Problems to work on
• A. Copy out the passage of the article on opening the blood-brain barrier that begins with the words containing "Previously, studies that" and ends with "according to Sonabend.".
• B. Carry on writing the article on opening the blood-brain barrier, starting right after its last sentence.

This rise was observed with two separate strong chemotherapy medications, paclitaxel, and carboplatin. The medications are not utilized to treat these patients since they do not normally penetrate the blood-brain barrier.

Furthermore, this is the first study to describe the rate at which the blood-brain barrier closes after sonication. According to the researchers, the majority of blood-brain barrier restoration occurs within the first 30 to 60 minutes after sonication. The findings will allow the authors to optimize the sequence of medication delivery and ultrasonic activation to enhance drug penetration into the human brain.

“This is potentially a huge advance for glioblastoma patients,” said lead investigator Dr. Adam Sonabend, an associate professor of neurological surgery at Northwestern University Feinberg School of Medicine and a Northwestern Medicine neurosurgeon.

Temozolomide, the current chemotherapy used for glioblastoma, does cross the blood-brain barrier, but is a weak drug, Sonabend said.

The paper will be published May 2 in The Lancet Oncology.

The blood-brain barrier is a tiny structure that protects the brain from the vast majority of medications that circulate in the blood. As a result, the pharmacological repertoire available for treating brain illnesses is quite limited. Most medications that are successful for cancer elsewhere in the body cannot be used to treat patients with brain cancer because they do not penetrate the blood-brain barrier. Drug repurposing for brain disease and cancer requires drug delivery to the brain.

Previously, studies that injected paclitaxel directly into the brains of patients with similar tumors found encouraging results, but the direct injection was associated with damage such as brain inflammation and meningitis, according to Sonabend.

The researchers discovered that the use of ultrasound and microbubble-based opening of the blood-brain barrier is transitory and that most of the blood-brain barrier integrity is restored in humans within one hour of this technique.

“There is a critical time window after sonification when the brain is permeable to drugs circulating in the bloodstream,” Sonabend said.

Saved entries

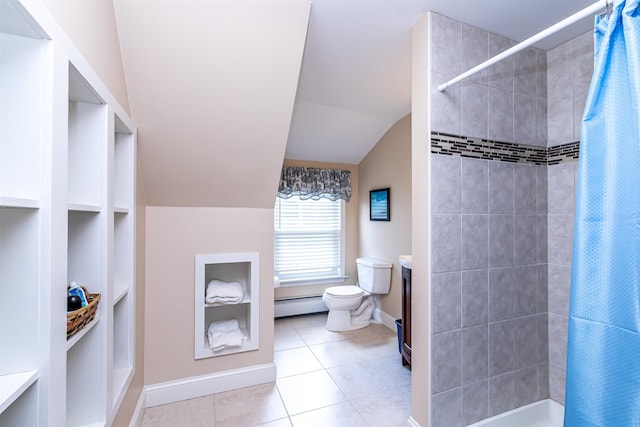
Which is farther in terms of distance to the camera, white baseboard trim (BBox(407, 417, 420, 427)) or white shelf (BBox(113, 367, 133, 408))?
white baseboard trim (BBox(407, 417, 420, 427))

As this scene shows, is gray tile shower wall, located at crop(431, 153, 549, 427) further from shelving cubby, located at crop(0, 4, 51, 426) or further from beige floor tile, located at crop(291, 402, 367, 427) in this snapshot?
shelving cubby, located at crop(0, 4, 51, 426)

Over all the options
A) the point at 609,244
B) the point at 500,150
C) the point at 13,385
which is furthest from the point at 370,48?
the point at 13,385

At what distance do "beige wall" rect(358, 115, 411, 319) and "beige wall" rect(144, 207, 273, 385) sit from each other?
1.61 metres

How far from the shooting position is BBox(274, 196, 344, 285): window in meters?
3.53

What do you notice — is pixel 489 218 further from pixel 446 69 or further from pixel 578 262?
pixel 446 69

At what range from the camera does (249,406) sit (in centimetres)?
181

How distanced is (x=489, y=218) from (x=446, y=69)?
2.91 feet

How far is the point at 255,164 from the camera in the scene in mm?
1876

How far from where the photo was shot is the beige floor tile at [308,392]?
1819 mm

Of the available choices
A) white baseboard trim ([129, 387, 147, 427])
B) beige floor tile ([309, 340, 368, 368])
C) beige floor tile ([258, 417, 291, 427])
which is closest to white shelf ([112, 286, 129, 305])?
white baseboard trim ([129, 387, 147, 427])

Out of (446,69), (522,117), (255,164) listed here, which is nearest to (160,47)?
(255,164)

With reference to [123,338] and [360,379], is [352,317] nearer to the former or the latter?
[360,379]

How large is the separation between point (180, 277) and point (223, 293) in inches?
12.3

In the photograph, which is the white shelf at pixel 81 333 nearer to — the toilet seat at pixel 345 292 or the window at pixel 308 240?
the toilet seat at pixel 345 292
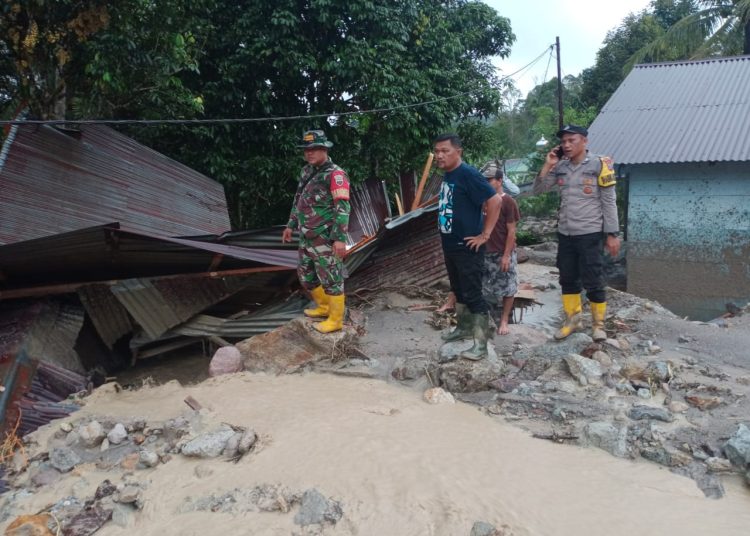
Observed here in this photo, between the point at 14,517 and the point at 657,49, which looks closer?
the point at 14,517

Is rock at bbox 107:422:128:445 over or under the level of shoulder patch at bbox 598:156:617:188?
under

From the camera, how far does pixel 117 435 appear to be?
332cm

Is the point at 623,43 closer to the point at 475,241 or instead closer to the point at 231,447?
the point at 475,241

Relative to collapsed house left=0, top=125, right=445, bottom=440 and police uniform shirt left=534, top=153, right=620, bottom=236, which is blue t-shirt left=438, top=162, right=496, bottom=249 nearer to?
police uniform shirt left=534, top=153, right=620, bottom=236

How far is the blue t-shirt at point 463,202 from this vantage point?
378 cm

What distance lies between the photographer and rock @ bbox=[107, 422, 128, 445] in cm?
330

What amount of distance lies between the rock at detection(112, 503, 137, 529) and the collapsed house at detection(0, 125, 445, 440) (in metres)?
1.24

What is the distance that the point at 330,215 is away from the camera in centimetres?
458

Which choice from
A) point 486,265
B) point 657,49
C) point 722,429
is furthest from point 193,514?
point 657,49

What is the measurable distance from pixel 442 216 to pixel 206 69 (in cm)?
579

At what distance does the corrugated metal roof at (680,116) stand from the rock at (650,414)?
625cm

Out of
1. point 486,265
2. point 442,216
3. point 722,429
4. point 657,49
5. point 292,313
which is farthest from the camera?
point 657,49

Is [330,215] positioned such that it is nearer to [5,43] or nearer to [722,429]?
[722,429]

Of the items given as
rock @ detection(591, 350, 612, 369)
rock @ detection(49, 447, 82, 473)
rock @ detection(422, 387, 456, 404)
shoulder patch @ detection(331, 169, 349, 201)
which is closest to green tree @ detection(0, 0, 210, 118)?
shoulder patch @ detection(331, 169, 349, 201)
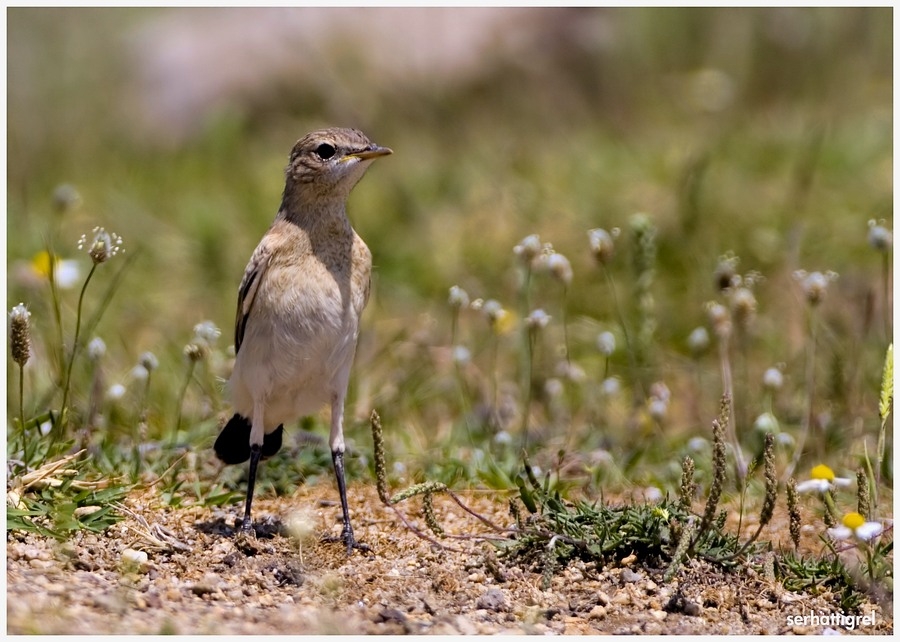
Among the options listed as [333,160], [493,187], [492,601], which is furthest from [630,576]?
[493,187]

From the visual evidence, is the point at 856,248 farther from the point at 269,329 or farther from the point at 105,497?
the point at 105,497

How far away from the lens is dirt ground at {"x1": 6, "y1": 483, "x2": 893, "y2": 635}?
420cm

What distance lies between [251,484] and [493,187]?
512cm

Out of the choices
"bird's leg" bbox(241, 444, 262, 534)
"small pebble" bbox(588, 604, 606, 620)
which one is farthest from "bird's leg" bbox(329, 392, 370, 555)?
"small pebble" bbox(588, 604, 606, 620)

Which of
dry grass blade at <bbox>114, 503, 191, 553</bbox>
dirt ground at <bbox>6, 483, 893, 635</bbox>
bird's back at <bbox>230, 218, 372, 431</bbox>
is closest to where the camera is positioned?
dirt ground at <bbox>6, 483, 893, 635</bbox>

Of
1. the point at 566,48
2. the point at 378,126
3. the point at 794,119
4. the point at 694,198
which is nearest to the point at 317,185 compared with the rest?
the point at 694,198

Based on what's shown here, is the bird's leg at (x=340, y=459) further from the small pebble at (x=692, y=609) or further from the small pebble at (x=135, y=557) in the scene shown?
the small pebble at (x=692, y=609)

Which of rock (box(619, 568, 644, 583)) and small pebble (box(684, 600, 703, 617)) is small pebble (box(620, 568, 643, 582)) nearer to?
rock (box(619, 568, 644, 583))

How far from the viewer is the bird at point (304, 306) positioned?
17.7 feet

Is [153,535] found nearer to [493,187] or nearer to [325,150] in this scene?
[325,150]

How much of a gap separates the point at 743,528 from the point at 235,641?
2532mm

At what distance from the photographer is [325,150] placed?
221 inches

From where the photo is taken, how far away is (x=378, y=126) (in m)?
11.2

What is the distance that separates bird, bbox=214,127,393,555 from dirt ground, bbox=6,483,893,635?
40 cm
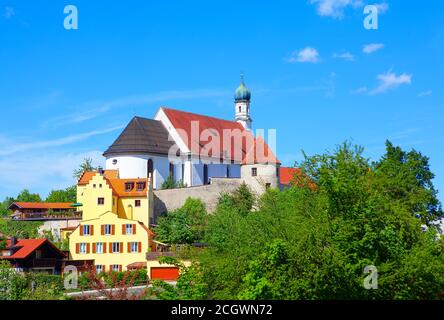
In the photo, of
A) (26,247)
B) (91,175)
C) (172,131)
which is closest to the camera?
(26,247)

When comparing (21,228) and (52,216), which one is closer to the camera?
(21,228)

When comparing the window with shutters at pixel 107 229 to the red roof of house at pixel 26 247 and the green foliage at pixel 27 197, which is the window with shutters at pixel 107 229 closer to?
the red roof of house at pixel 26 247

Responses by item number
• A.
Previously, studies that injected paclitaxel directly into the brains of patients with similar tumors found encouraging results, but the direct injection was associated with damage such as brain inflammation and meningitis, according to Sonabend.

• B.
Previous human studies indicated that the blood-brain barrier is entirely restored 24 hours after brain sonication, and the field considered that the blood-brain barrier is open for the first six hours or so based on animal studies. According to the Northwestern study, this time frame may be reduced.

The study also reveals that a revolutionary skull-implantable grid of nine ultrasound emitters produced by the French biotech company Carthera opens the blood-brain barrier in a volume of the brain nine times greater than the initial device (a modest single-ultrasound emitter implant). This is significant because, in order for this method to be effective, a vast section of the brain close to the cavity that remains in the brain following glioblastoma removal must be covered.

The study’s findings constitute the foundation for the scientists’ ongoing phase 2 clinical trial for patients with recurrent glioblastoma. The goal of the trial, in which participants get a combination of paclitaxel and carboplatin given to their brain via ultrasound, is to see if this treatment increases the patients’ chances of survival. Other cancers use a combination of these two drugs, which is why they are being combined in the phase 2 trial.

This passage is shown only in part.